By the mid-4th-century, a cemetery was established by the temple, although only a single grave was retrieved from the area. At a later date, though still during the 4th-century, the statue inside the cella was shattered and the votive deposits were destroyed, resulting in disparate pieces of coins and lamps strewn throughout the site. Contemporaneously, the cistern at the temple was sealed, thereby cutting off the supply of water to the site. Moreover, the walls appear to have been intentionally demolished, as indicated by disparate fragments of masonry throughout the temple.

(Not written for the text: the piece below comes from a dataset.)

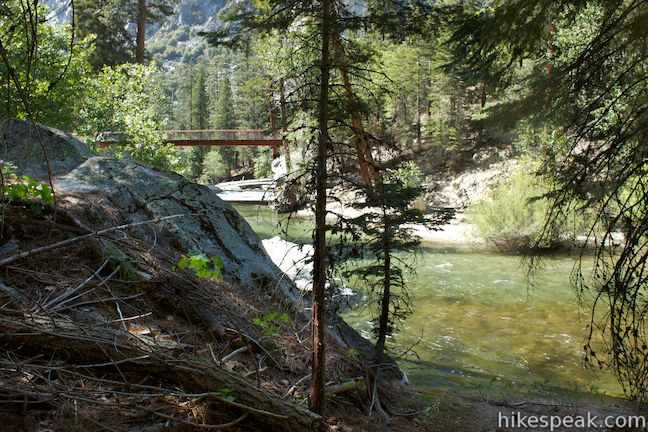 This 5-mile loop is scenic and easy, exploring east from the backcountry gateway at Road's End along both sides of the South Fork Kings River in Kings Canyon.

Nevertheless, numerous votive lamps from the site are dated to around the 4th or 5th centuries CE, indicating that pagan religious practices persisted in the area after the devastation of the site. Following the initial abandonment of the site, a hut was established, which was itself later deserted by the 6th-century. There may have been occupied once more from the early 11th to the early 13th centuries, as indicated by a C14 analysis of various skeletons uncovered within the cistern.